Your father may have relied on Mike to raise the mood with his, what you deem inappropriate, jokes and conversation, to ensure the occasion wasn't too dreadful for him.
.........
I agree with the above.

This is a hard time for all, op, but you are being annoyed at something which really isn't very much of a big deal in the scheme of things. I expect Mike provided some comfort for your dad and you had the family to yourself afterwards in your parents' garden so why worry now?

ConkerGame · 21/05/2020 17:19

Anyway thanks everyone, it's been helpful to remember that everyone grieves in different ways and it probably was helpful for my dad to have someone there to "lighten the mood" as some of you have put it, seeing as he doesn't express feelings himself, so maybe he found it a bit much that my sister and I were in tears.

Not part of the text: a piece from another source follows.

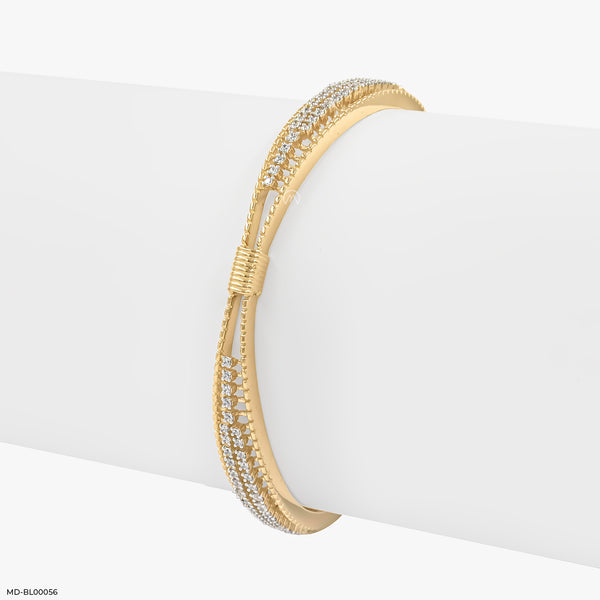 Classic Curve Diamond Bangle 18K Yellow Gold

I'm definitely going to try to focus on the memories as that's what's actually important here. Hopefully I can just avoid Mike as much as possible in future.

OP posts:
Mummyoflittledragon · 21/05/2020 17:20

Conkers
I’m sorry you didn’t get the funeral you were expecting with close family only. Had mike been one of many, he’d have been yabbering bollocks at all the other mourners and your family would have been left to grieve after in an intimate group.

Do remember you do not have to be polite to this man. He had no regard for his feelings. Tbh with this buffoon, there is nothing wrong with saying things like, “give it a rest” or even “shut up mike” “you were incredibly rude at my grandmother’s funeral” “I don’t like you mike”. Etc.

Sugartits
Talk about completely missing the point. There were hundreds at my fathers funeral too. Many of whom I didn’t know. There was nothing wrong with them being there as we weren’t in lockdown. You’ve made your post all about you!

ConkerGame · 21/05/2020 17:21

Thanks @ThumbWitchesAbroad that must have been really difficult at such a young age, especially if it's your first experience of it.

To be fair, we had normal conversation and even laughed at jokes etc later on in my parents' garden so it wasn't doom and gloom all day. It was just a particularly emotional time during the service itself, which was only 30 minutes and definitely greatly heightened by the fact it was the first time we'd seen each other since the death.

OP posts:
saraclara · 21/05/2020 17:24

Remember that had this been a normal funeral in normal times, there's have been lots of other mourners who'd have 'got in the way' of you only interacting with your family. And they'd mostly be light heartedly chatting afterwards because that's what people do.